Solve the equation : $x^2 − 6 |x − 2| − 28 = 0$ The following is an absolute value quadratic equation that I want to solve:
 $$x^2 − 6 |x − 2| − 28 = 0$$
Here is what I did : 
$x^2 − 6 |x − 2| − 28 = 0$
$x^2 − 6 |x − 2| − 28 = 0$
$-6|x-2|=28-x^2$
$6|x-2|=x^2-28$
$6x-12=x^2-28$  or  $28-x^2$
(Is this step correct ?)
Solving this two quadratic equations I get the answers $x=-2,8,-10,4$
But when I actually substitute these in the original equation I see that only $x=8,-10  $ satisfy and other two solutions are invalid . Why so?
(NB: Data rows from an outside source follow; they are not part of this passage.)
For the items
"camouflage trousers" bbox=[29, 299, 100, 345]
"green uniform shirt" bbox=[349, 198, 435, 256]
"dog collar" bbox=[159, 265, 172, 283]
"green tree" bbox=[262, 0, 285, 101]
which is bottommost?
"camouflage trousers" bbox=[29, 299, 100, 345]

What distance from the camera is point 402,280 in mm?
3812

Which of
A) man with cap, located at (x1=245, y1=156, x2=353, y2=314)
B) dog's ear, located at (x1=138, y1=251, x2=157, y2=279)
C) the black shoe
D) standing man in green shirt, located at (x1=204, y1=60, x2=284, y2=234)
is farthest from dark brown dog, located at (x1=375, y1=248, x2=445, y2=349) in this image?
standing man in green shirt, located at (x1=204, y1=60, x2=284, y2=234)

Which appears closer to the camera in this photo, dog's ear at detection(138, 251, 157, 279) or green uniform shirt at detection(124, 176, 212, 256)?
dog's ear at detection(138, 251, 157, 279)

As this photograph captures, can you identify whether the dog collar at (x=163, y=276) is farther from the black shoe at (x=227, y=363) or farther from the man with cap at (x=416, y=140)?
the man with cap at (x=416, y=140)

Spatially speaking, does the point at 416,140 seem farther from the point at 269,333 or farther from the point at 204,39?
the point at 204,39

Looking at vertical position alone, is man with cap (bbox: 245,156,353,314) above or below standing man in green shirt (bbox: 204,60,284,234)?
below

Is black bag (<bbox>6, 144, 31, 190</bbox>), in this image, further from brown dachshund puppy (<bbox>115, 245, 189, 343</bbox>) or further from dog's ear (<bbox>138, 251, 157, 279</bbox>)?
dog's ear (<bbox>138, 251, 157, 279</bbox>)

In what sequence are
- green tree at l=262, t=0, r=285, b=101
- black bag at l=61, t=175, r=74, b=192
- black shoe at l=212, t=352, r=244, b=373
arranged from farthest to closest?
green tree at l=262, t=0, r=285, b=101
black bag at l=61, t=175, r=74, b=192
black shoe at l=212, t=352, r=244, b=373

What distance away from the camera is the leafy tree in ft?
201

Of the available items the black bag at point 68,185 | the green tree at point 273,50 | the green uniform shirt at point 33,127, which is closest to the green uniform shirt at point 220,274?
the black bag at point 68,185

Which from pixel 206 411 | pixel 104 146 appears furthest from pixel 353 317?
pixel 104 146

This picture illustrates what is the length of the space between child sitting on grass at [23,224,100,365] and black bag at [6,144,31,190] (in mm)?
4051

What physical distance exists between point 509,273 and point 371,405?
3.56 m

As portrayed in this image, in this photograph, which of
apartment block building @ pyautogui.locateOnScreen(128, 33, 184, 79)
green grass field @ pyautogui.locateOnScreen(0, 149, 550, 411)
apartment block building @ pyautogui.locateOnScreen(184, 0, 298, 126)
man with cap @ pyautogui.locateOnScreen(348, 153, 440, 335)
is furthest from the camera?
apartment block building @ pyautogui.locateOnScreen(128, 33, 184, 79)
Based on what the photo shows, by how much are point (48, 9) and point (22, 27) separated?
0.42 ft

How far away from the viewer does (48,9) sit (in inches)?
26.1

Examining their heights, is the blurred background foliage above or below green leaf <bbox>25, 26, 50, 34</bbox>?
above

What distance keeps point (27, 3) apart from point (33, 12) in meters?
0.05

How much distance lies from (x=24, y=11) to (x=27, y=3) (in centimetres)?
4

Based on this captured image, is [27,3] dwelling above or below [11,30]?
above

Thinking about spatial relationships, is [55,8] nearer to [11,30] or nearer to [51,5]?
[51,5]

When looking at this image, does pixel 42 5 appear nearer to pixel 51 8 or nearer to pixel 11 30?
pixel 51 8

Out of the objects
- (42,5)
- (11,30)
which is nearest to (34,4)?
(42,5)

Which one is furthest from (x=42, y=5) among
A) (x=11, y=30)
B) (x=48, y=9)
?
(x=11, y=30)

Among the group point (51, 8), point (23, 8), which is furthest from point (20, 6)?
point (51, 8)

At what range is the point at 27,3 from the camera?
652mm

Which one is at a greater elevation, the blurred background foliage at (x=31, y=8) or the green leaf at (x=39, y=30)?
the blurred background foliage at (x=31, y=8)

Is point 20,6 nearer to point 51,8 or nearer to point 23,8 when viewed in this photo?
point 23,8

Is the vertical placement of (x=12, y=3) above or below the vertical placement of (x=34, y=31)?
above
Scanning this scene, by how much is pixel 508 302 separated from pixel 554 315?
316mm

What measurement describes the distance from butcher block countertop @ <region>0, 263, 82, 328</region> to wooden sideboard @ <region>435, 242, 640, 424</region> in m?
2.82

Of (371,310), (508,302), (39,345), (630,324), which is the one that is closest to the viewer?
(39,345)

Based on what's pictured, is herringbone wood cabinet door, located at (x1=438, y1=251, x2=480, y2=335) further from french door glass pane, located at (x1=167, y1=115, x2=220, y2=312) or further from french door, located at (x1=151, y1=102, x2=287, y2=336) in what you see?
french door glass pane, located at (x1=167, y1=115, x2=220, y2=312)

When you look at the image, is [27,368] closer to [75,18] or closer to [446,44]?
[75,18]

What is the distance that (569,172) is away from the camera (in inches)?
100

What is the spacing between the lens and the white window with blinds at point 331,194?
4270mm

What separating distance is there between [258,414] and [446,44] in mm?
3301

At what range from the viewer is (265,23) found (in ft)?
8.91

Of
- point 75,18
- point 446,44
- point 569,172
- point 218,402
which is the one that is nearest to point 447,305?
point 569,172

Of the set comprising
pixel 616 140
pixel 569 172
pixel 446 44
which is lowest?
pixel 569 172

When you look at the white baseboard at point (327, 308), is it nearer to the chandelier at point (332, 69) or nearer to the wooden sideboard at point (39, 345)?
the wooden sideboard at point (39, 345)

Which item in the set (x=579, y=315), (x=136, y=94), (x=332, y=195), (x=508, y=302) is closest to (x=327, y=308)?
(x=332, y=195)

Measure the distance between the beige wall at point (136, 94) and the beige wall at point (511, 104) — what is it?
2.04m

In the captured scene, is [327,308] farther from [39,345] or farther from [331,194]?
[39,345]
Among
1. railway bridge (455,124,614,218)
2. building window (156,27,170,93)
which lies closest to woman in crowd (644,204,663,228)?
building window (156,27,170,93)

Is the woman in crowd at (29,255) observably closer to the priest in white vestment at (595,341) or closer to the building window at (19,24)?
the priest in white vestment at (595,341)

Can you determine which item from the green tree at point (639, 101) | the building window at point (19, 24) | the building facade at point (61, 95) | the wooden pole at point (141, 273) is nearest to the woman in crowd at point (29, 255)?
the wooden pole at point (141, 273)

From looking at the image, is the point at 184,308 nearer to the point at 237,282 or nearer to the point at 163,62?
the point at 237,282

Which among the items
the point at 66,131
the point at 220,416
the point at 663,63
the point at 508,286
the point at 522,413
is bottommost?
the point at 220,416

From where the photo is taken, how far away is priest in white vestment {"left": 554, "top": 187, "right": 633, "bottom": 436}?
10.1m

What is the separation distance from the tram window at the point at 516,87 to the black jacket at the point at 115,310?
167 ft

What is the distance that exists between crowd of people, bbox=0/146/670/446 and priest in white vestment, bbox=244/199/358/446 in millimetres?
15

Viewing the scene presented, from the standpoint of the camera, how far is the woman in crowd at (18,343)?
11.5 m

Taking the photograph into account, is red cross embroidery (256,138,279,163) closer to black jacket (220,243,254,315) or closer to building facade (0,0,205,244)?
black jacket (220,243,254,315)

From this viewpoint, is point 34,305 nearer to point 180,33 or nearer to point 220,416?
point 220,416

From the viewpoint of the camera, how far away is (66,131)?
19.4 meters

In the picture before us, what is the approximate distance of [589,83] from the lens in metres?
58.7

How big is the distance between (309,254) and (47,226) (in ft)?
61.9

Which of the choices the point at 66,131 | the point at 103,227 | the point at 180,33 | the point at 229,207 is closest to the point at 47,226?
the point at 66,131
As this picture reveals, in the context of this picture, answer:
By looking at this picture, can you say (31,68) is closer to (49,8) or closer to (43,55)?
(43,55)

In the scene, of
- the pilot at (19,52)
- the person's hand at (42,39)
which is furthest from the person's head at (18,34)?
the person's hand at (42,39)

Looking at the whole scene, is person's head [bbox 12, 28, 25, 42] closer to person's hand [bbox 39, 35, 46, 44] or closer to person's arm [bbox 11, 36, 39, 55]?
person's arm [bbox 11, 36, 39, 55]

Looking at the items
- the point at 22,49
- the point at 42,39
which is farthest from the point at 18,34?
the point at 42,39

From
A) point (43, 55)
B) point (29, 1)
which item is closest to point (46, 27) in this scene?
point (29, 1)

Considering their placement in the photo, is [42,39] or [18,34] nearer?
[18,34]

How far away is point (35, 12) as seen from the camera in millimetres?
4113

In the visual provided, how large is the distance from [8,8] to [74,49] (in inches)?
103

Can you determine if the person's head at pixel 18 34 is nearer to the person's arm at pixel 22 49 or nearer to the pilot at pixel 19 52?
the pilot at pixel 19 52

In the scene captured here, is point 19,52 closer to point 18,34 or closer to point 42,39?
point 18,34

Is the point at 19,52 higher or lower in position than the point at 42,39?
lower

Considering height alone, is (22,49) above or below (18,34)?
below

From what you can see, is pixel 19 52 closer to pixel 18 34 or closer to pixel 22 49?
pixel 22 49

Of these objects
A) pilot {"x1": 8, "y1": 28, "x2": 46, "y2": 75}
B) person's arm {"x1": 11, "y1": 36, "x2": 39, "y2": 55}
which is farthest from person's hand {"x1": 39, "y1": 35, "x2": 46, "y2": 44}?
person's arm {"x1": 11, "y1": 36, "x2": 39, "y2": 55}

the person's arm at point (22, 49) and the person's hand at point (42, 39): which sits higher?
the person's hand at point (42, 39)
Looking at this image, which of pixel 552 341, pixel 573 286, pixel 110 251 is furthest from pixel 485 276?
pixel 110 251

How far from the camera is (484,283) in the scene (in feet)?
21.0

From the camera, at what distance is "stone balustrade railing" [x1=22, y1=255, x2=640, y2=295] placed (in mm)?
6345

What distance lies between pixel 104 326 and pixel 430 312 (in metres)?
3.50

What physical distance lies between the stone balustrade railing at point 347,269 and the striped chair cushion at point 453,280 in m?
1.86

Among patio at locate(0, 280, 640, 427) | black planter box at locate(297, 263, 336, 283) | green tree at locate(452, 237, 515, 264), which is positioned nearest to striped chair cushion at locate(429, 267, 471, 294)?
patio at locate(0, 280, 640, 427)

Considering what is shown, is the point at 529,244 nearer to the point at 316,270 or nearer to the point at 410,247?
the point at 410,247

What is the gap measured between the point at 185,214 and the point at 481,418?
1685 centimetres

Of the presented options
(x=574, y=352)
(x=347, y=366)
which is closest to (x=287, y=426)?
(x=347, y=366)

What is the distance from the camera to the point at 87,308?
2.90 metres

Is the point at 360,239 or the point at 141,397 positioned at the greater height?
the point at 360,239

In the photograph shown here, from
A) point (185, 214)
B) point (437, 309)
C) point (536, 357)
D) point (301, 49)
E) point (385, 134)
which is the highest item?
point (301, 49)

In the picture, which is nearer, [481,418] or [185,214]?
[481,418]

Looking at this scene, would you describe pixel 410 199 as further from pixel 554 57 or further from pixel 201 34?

 A: I think if you consider $x\ge 2$ and $x<2$ separately, then you have the following equations respectively:
$$x^2-6(x-2)-28=0\to x^2-6x-16=0$$
$$x^2+6(x-2)-28=0\to x^2+6x-40=0$$


A: HINT:
First of all, let $x=a+ib$ where $a,b$ are real
So, we have $$(a+ib)^2-28=6|a+ib-2|\implies a^2-b^2-28+2ab i=6\sqrt{(a-2)^2+b^2}$$
Equating the imaginary parts, we have $ab=0$
If $a=0,-(b^2+28)=6\sqrt{4+b^2}>0$ which is impossible
So, $b$ must be $0\implies x$ must be real
We know for real $m,$ $$|m|=\begin{cases} +m &\mbox{if } m\ge0 \\
-m & \mbox{if } m<0 \end{cases} $$
$$\text{So, }|x-2|=x-2\text{ if } x-2\ge0 \iff x\ge2$$
In that case, we have $$x^2-6(x-2)-28=0\implies x^2-6x-16=0\implies x=8\text{ or } -2$$
But we have $x\ge2,$ so we need to discard the solution $x=-2$
Similarly for $|x-2|=-(x-2)$ if $x-2<0\iff x<2$ 
A: Once you know that $6|x-2| = x^2-28$, you know that $x^2 - 28$ must be non-negative. This accounts for why $-2$ and $4$ are not solutions.
A: Once you get to $6|x-2|=x^2-28$, you need to consider two cases. 
Case $x \ge 2:$
If $x \ge 2$, then $6x-12 = x^2-28 \implies x^2-6x-16=0 \implies (x+2)(x-8)=0
\implies x \in \{-2, 8\}$ But we assumed $x \ge 2$, so we have to reject $x=-2$ as an extraneous root. Hence if $x \ge 2$, then $x=8$.
Case $x < 2:$
If $x < 2$, then $12-6x = x^2-28 \implies x^2+6x-40=0 \implies (x-4)(x+10)=0
\implies x \in \{4, -10\}$ But we assumed $x < 2$, so we have to reject $x=4$ as an extraneous root. Hence if $x < 2$, then $x=-10$.